Though researchers had previously been aware of the camp’s location, construction of a new emergency response services headquarters at the location marked the first time experts had excavated the site. Per Radio Prague International, the dig unearthed brick floors and the foundations of a building, as well as artifacts including tin cups and fragments of dishes.
During World War II, the Nazis created four concentration camps in the territory of Liberec, which was then a regional center of German power. Between 1941 and 1943, the newly uncovered camp housed more than 130 Roma people who were forced to help build housing at nearby Králův Háj.
“They usually stayed in the camp a year or two,” Ivan Rous of Liberec’s North Bohemian Museum tells the Czech News Agency (ČTK), as quoted by Romea.cz. “They were here until they were sent to the big concentration camps. The women were sent to Ravensbrück and the men were sent to Buchenwald and to Auschwitz. They murdered them there, nobody survived.”
As Rous wrote in an essay excerpted by Romea.cz in 2016, records of Liberec’s concentration camps are sparse, with the majority of information coming from oral histories and eyewitness testimonies.

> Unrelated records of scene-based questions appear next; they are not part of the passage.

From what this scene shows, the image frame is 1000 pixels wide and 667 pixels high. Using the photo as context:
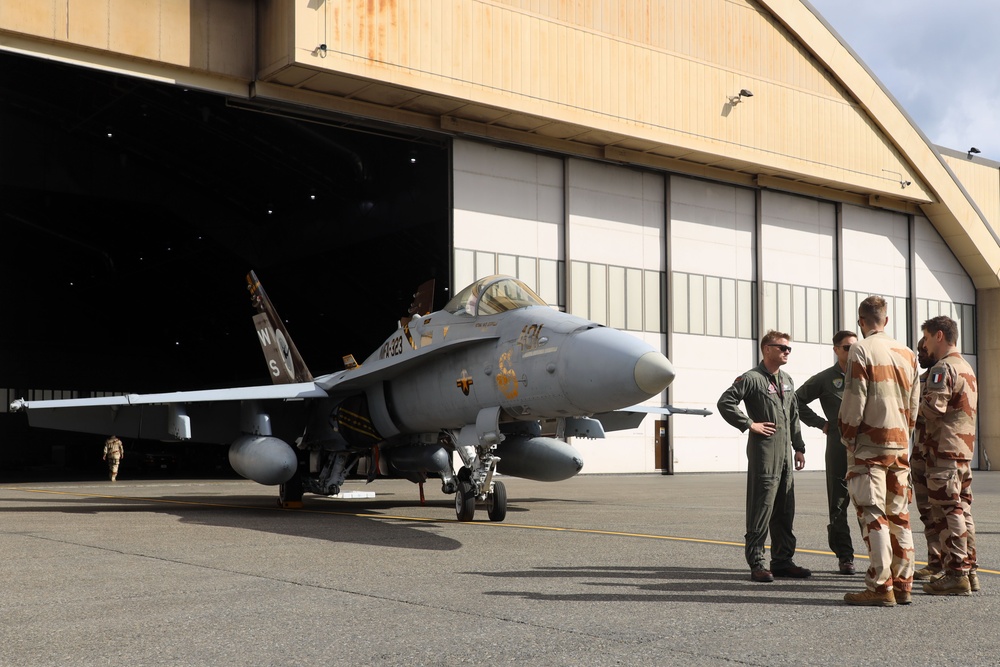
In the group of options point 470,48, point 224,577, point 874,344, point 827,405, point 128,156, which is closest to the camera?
point 874,344

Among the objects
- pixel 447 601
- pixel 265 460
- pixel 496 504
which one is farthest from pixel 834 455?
pixel 265 460

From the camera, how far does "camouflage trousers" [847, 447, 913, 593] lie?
19.6 ft

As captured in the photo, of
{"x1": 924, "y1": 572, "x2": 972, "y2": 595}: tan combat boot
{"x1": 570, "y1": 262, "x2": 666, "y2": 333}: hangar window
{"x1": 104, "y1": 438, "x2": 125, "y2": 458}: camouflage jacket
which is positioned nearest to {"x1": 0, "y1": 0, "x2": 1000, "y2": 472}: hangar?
{"x1": 570, "y1": 262, "x2": 666, "y2": 333}: hangar window

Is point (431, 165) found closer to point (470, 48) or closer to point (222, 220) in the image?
point (470, 48)

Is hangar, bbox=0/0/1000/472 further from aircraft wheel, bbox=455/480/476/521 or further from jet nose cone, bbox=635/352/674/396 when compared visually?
jet nose cone, bbox=635/352/674/396

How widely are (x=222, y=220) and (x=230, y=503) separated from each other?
72.0 feet

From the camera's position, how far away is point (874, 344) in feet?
21.1

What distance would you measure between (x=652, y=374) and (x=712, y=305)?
24711mm

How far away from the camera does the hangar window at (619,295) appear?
30156 millimetres

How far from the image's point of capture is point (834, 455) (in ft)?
25.7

One local Roma woman, Růžena B., recounted how she and her family narrowly escaped deportation; later, the 10-year-old and her father snuck into the camp to visit the Roma imprisoned there.
Several years ago, Rous and members of the Association of Romani Representatives of the Liberec Region installed crosses in honor of seven child victims at the site of the camp.

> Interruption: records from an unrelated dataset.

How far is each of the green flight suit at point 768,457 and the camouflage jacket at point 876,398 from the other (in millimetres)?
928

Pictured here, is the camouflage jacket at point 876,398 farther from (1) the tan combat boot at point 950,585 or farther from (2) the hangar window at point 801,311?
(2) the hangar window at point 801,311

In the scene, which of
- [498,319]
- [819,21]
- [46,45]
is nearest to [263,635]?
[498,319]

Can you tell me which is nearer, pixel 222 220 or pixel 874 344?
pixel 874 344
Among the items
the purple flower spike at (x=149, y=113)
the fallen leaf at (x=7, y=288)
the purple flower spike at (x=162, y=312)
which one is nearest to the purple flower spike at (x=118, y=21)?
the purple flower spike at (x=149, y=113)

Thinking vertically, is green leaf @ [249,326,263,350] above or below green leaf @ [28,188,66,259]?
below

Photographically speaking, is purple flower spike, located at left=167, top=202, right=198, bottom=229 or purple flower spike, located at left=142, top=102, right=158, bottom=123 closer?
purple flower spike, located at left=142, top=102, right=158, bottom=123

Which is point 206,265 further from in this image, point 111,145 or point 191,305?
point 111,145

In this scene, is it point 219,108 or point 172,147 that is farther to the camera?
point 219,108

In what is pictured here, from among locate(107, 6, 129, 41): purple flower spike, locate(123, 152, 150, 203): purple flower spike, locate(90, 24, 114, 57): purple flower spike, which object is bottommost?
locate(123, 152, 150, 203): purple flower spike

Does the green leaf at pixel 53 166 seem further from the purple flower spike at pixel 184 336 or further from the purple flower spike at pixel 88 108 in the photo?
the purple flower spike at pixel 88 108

“This was the harshest of four camps built in Liberec,” Rous tells Radio Prague, “and yet there is no memorial. All were murdered in Auschwitz or other camps.”

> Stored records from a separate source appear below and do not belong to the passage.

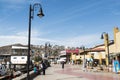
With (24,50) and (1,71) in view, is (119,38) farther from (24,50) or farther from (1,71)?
(24,50)

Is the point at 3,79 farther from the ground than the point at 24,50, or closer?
closer

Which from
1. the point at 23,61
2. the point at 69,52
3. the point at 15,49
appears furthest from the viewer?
the point at 69,52

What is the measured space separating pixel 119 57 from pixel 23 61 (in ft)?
131

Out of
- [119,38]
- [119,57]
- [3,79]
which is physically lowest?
[3,79]

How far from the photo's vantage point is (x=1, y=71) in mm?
40625

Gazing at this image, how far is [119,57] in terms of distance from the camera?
31344 millimetres

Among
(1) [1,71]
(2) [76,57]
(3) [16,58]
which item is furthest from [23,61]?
(1) [1,71]

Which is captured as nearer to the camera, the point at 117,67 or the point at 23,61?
the point at 117,67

After the Nazis sent the camp’s Roma victims to their deaths, they used the camp to hold French prisoners of war, who were forced to work at a nearby quarry.
Beginning around 1950, the site was used as a dumping ground for municipal and construction waste. By 1962, it appeared on a map as a “ruin,” according to a second Rous article republished by Romea.cz.
To find traces of the camp, the archaeologists dug beneath the landfill.
“We have uncovered large sections of the main building, which was [115 feet] long and nearly [33 feet] wide, along with an extension in the shape of a ‘T’ of about [33 by 26 feet], and preserved brick floors,” Petr Brestovanský, an archaeologist from the museum, tells Radio Prague.
During the Holocaust, the Nazis persecuted and murdered as many as 500,000 Roma and Sinti people—but today, this history remains little known. As the United States Holocaust Memorial Museum (USHMM) explains, researchers are increasingly focusing attention on these groups, who originated in India and lived all across Europe by the end of the 15th century. The Nazis targeted these individuals, described as “gypsies” out of a mistaken belief that they originated in Egypt, for extermination together with the Jews.
After the war, world powers were slow to recognize the Roma and Sinti as Holocaust victims. The Nuremberg Trials did not prosecute war criminals for crimes specifically perpetrated against them, and Germany only acknowledged the groups as “victims of racial policy” in 1979, wrote Brigit Katz for Smithsonian magazine last year.
In lieu of the discovery of concentration camp ruins in Liberec, Deputy Mayor Ivan Langer tells Radio Prague that the city plans to continue construction of the emergency response building and construct a separate memorial in honor of the Roma victims.
“We are thinking about building a memorial at the bend on the opposite riverbank,” he says. “We’ve been talking to a quite well-known artist who could create something special.”